Certains foyers sont cependant plus importants, car ils prennent places dans des zones préservées de la poussée de l’urbanisme en ayant conservées plus longtemps leurs caractères maraîcher. La zone du Technopôle, également appelée ‘’la grande niaye’’, les lacs de Yeumbel et Malika constituent ainsi les principaux lieux de concentration du typha, tandis que le maraîchage ce réduit lui le plus souvent à l’horticulture ornemental.
A cause de cette présence ponctuelle, bien que régulière, les estimations de son occupation sont imprécises. Cependant, la zone bien étudiée du Technopôle peut donner un ordre d’idée. En effet, on y trouve plus de 115 hectares de typha. En prenant en compte l’amorce des niayes maraîchères que constituent les lacs de Yeumbel et Malika, on peut facilement l’estimer au double, soit plus de 300 hectares pour l’agglomération dakaroise.

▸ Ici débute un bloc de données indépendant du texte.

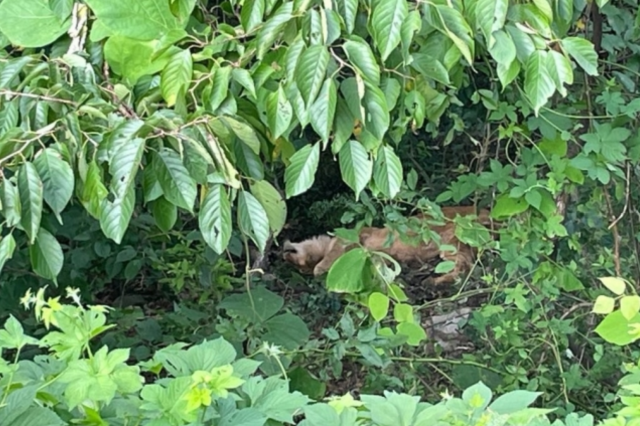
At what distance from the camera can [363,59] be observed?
98 centimetres

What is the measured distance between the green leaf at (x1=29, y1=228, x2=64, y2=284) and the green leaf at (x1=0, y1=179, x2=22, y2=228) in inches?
4.7

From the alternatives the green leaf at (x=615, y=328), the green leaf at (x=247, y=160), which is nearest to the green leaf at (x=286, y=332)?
the green leaf at (x=247, y=160)

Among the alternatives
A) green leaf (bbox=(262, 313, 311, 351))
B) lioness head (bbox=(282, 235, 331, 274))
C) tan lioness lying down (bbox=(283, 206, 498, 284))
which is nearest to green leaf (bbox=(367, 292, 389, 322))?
green leaf (bbox=(262, 313, 311, 351))

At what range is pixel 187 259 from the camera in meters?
2.54

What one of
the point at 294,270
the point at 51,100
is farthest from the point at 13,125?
the point at 294,270

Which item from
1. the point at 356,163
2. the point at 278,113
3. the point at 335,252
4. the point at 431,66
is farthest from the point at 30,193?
the point at 335,252

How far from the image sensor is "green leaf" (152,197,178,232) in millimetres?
1089

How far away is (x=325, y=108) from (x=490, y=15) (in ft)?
0.80

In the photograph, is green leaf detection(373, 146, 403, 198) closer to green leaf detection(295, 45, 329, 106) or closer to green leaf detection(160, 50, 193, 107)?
green leaf detection(295, 45, 329, 106)

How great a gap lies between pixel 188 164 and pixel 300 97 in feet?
0.59

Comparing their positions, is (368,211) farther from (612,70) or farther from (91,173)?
(91,173)

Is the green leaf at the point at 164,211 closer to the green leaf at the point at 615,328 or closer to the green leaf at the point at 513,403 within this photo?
the green leaf at the point at 513,403

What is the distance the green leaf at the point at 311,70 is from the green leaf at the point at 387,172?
19cm

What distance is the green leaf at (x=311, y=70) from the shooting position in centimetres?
93
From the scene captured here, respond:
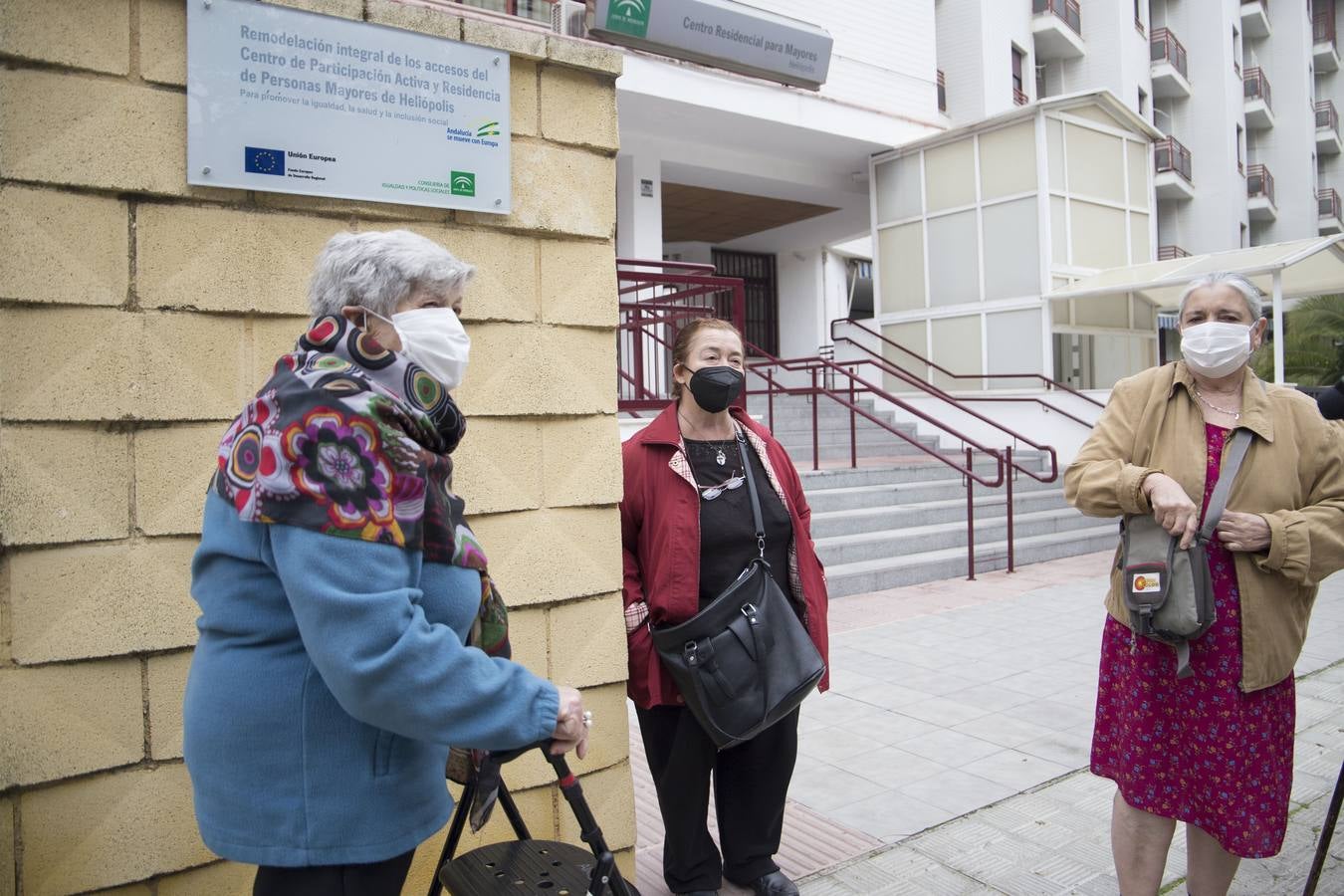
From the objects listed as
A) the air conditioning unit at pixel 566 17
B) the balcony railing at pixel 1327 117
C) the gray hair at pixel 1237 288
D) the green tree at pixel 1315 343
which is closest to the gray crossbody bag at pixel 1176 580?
the gray hair at pixel 1237 288

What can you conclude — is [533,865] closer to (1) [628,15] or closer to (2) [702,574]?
(2) [702,574]

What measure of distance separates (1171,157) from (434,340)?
2932cm

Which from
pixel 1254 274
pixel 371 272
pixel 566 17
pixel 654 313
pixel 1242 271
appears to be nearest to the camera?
pixel 371 272

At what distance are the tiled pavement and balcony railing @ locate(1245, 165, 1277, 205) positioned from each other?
1106 inches

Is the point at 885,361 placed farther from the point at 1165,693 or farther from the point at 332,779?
the point at 332,779

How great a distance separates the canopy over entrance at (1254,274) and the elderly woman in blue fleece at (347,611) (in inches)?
468

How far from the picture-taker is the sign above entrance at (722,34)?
9555mm

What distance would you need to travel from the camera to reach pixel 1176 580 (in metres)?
2.34

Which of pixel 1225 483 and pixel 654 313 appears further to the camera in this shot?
pixel 654 313

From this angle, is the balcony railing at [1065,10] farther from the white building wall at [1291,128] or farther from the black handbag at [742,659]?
the black handbag at [742,659]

On peut noter que le typha « urbain » est globalement moins dense que le typha poussant dans un milieu ‘’naturel’’, la biomasse se situant alors entre 60 et 100 tonnes/hectares contre 100 à 150 tonnes/hectares dans la vallée du fleuve Sénégal1. Pneeb Typha
Cependant ici, à l’inverse de la vallée du fleuve, le typha ne rentre pas autant en conflit avec l’agriculture, bien qu’une activité maraîchère soit présente autour de certains de ces bassins de rétention, ou niayes naturelles. En effet, il va seulement se développer dans des territoires délaissés ou non exploités, soit, par exemple, par l’abandon du maraîchage traditionnel ou des quartiers inondés, soit parce qu’il s’agit de secteurs particulièrement pollués et servant de décharges ou encore d’équipement n’ayant qu’un rôle technique de régulation de l’eau.
Ainsi, le typha est même en milieu urbain un végétal pionnier qui va créer un premier support au renouveau d’un fragile écosystème, bien que faible dans sa diversité et pas toujours désiré par la population.

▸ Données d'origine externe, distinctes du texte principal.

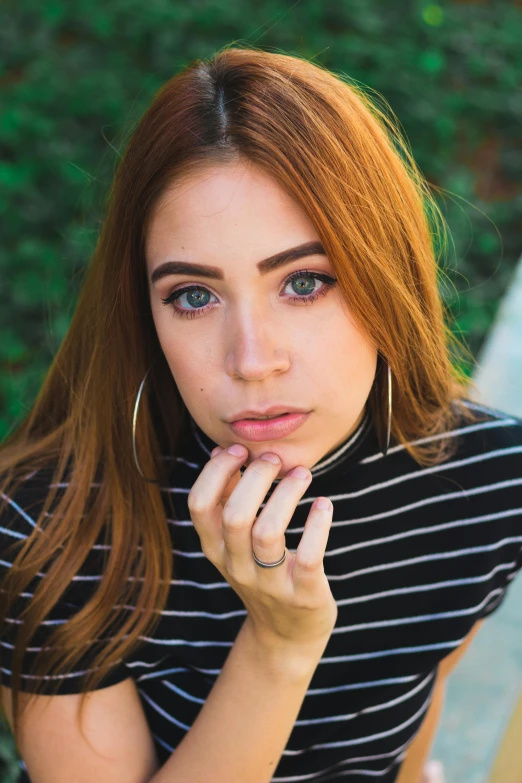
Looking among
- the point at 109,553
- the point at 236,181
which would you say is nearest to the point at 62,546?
the point at 109,553

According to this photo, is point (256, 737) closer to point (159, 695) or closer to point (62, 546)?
point (159, 695)

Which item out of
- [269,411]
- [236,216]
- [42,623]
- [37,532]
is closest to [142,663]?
[42,623]

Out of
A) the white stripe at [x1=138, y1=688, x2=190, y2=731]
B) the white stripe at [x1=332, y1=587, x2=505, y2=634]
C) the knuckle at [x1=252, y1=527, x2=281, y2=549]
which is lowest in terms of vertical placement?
the white stripe at [x1=138, y1=688, x2=190, y2=731]

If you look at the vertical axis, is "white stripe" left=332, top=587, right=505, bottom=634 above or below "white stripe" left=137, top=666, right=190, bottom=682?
above

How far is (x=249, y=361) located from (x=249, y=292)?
0.14 meters

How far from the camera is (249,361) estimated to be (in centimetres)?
153

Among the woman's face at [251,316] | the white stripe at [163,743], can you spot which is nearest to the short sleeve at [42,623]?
the white stripe at [163,743]

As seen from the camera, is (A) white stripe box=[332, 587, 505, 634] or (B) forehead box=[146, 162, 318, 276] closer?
(B) forehead box=[146, 162, 318, 276]

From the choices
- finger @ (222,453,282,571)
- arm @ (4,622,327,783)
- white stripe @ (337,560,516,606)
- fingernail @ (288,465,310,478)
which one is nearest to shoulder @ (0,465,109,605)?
arm @ (4,622,327,783)

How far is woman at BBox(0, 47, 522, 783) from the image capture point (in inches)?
62.0

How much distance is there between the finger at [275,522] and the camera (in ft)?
5.01

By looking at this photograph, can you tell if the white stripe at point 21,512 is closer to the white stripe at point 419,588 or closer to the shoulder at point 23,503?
the shoulder at point 23,503

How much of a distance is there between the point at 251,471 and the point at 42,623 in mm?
616

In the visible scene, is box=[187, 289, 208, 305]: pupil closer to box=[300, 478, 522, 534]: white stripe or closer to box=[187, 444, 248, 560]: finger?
box=[187, 444, 248, 560]: finger
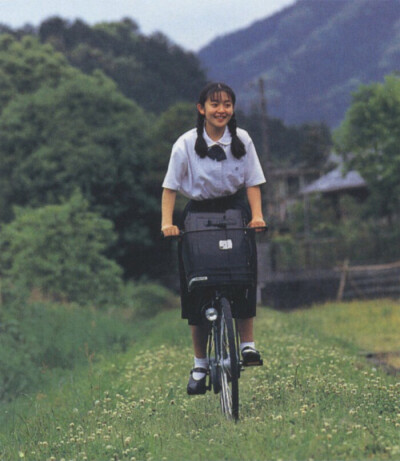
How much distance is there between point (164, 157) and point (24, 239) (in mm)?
18149

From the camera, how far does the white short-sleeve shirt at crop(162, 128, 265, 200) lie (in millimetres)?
5664

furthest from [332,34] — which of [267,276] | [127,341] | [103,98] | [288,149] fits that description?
[127,341]

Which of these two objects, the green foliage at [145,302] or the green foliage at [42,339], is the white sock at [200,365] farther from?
the green foliage at [145,302]

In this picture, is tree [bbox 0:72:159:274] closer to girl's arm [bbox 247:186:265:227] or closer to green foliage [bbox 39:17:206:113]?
green foliage [bbox 39:17:206:113]

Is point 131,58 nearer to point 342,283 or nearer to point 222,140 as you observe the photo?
point 342,283

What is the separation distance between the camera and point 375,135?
31.5 metres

Car si échassiers, pélicans, poules d’eau et autres oiseaux de zone humide sont bien accueillis, ce ne pas le cas des reptiles, rongeurs et insectes auxquels ces espaces offrent un abri et un garde-manger lorsque, comme c’est souvent le cas lorsque les déchets ménagers y sont déversés.
En effet, la ténacité du typha et sa réputation dissuadent et limitent la ‘’reconquête’’ de ces quartiers immergés puis investis par la plante et ce malgré l’énorme pression foncière que continue à subir la péninsule dakaroise. Du coup, ils deviennent les points de dépôts de nombreux déchets de l’activité de la ville, liquides ou solides.
Ainsi, à l’inverse du milieu rural, le rôle du typha n’est pas un concurrent à l’activité agricole ou un risque pour la biodiversité. Au contraire, les phragmitaies*, participent à la présence de celle-ci en contexte urbain et constitue même une zone de retraite pour de nombreuses espèces animales mais aussi végétales, du moins quand le typha n’est pas omnipotent.
Enfin, il joue également et certainement un rôle non négligeable de filtrage et de dépollution des eaux et des sols grâce à son important système de rhizomes, malgré qu’il à tendance à entraîner une stagnation des eaux.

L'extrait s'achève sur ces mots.